Astronomers link gravitational wave sources from first-ever sighting of merger of two neutron stars
Astronomers studying first-ever reported merger of two neutron stars claim to have detect light and gravitational waves
Almost exactly a year after an international group of astronomers reported the first ever merger of two neutron stars, a team of researchers from the University of Maryland claim to have identified a direct relative of that event.
In October 2017, astronomers from the Laser Interferometer Gravitational-wave Observatory (LIGO) recorded a simultaneous detection of light and gravitational waves from the same source, and named it GW170817.
This was two years after NASA's Neil Gehrels Swift Observatory reported and localised a gamma-ray burst in 2015, which was later named GRB150101B.
However, follow-up observations by NASA's Chandra X-ray Observatory, the Hubble Space Telescope (HST) and the Discovery Channel Telescope (DCT) this week suggest that the neutron star merger named in 2017 and the gamma ray burst first named in 2015 may be directly related.
"It's a big step to go from one detected object to two," Eleonora Troja, an associate research scientist in the UMD Department of Astronomy.

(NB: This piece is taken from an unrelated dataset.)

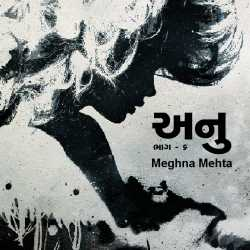 Anu - 6 by Meghna mehta in Gujarati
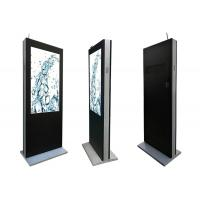 55 Inch Outdoor LCD Digital Signage Wind Cooled Vertical Screen Advertising Display Manufactures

"Our discovery tells us that events like GW170817 and GRB150101B could represent a whole new class of erupting objects that turn on and off--and might actually be relatively common."
Troja and her colleagues suspect that both GRB150101B and GW170817 were produced by the same type of event: a merger of two neutron stars. These catastrophic coalescences each generated a narrow jet, or beam, of high-energy particles. The jets each produced a short, intense gamma-ray burst (GRB - a powerful flash that lasts only a few seconds.
GW170817 also created ripples in space-time called gravitational waves, suggesting that this might be a common feature of neutron star mergers.
The apparent match between GRB150101B and GW170817 is striking, the astronomers said, as both produced an unusually faint and short-lived gamma ray burst and both were a source of bright, blue optical light and long-lasting X-ray emission.
The host galaxies are also remarkably similar, based on HST and DCT observations. Both are bright elliptical galaxies with a population of stars a few billion years old that display no evidence of new star formation.
"We have a case of cosmic look-alikes," said study co-author Geoffrey Ryan. "They look the same, act the same and come from similar neighborhoods, so the simplest explanation is that they are from the same family of objects."